There are four reasons music is therapeutic:
1. Music articulates the difficult emotions you can’t put into words.
I am a writer, so I feel I should have the right words for every situation. But we all face moments that defy description, and I am not just talking about those of us who battle mental illness day after day, year after year.
Those are the moments I lash out angrily because I don’t have the words. The good news is that I don’t have to have the words because if I am experiencing a difficult emotion, there’s a song for that.
Danny Gokey reminds me “there’s hope in front of me” and to “get back up and take step one.”
Switchfoot and Lauren Daigle remind me that God “won’t let me go.”
Zebra reminds me that if “your mind is open, the rest is up to you.”
2. When you get lost in great music, it occupies your brain, so you don’t have to think.
One downside of having bipolar disorder is that I spend a lot of time living in my head. But my head is not always a safe place to be. During depression, a manic episode or a psychotic break, the space inside my head is the enemy. And yet, it is during those times it is hardest to change my focus.
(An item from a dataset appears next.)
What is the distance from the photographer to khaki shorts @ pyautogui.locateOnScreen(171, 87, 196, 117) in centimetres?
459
Cue the loud music! I would love to attend a concert every time bipolar disorder hunkers down in my brain, but my pocketbook tells me that’s not possible. But it doesn’t cost a thing to open a music app, find my favorite song and turn it up as loud as I can.
When I hear my go-to songs, I sing without even realizing it. The louder the music is, the louder I sing. Then something happens. I get lost in the music, get out of my head, reboot and regroup, and then I am ready to face my challenges again.
3. Music has the power to transport you to a happier time and place.
Your life has a soundtrack. Every person has songs that trigger both positive and negative emotions. The trick is to pick the songs attached to your fondest memories—your wedding, the birth of your children, an amazing summer—any memory that makes you smile when you think of it.
When I hear certain songs, I am transported back in time. If I hear a Duran Duran song, I am a fourteen-year-old girl again who is in love with bassist John Taylor. When I hear a Norah Jones song, it takes me back to the summer I spent hanging out with my bestie listening to great music, drinking wine and eating too many Krispy Kreme donuts.
And while we can’t move forward in life if we stay focused on the past, sometimes we have to stop for a second and relive a moment that made us feel hopeful. We can then use that hope as fuel to propel us forward when life gets to be too much.
4. Music is cathartic. It allows you to lean into a difficult emotion and feel it.
Didn’t I just say that we should get lost in the music and let it transport us back to a happier time? I did, and we should. But sometimes, the best therapy is not running away from our feelings, but instead running to them. When we face our emotions head on, gradually, they lose the power to hurt us.
Play that song. The one that makes you feel everything. And for those two-and-a-half minutes, let your emotions rule you. When the time is up, acknowledge that being honest about your emotions didn’t kill you, and move forward.
Vacation from Reality
I am only days away from going to see Queen in concert for the third time. It will be a welcome vacation from reality. For those two hours, I will listen to my favorite band and allow my mind to shut down. I will let the music take over so I can rest.
I will allow the music of Queen to articulate all the feelings I can’t put into words. I will revel in the memories and lean into the residual heartache. I will not consciously feel anything, but in the process, I will feel everything. When Queen’s set is over, I will stand up—with a clear mind and heart—prepared for whatever comes next.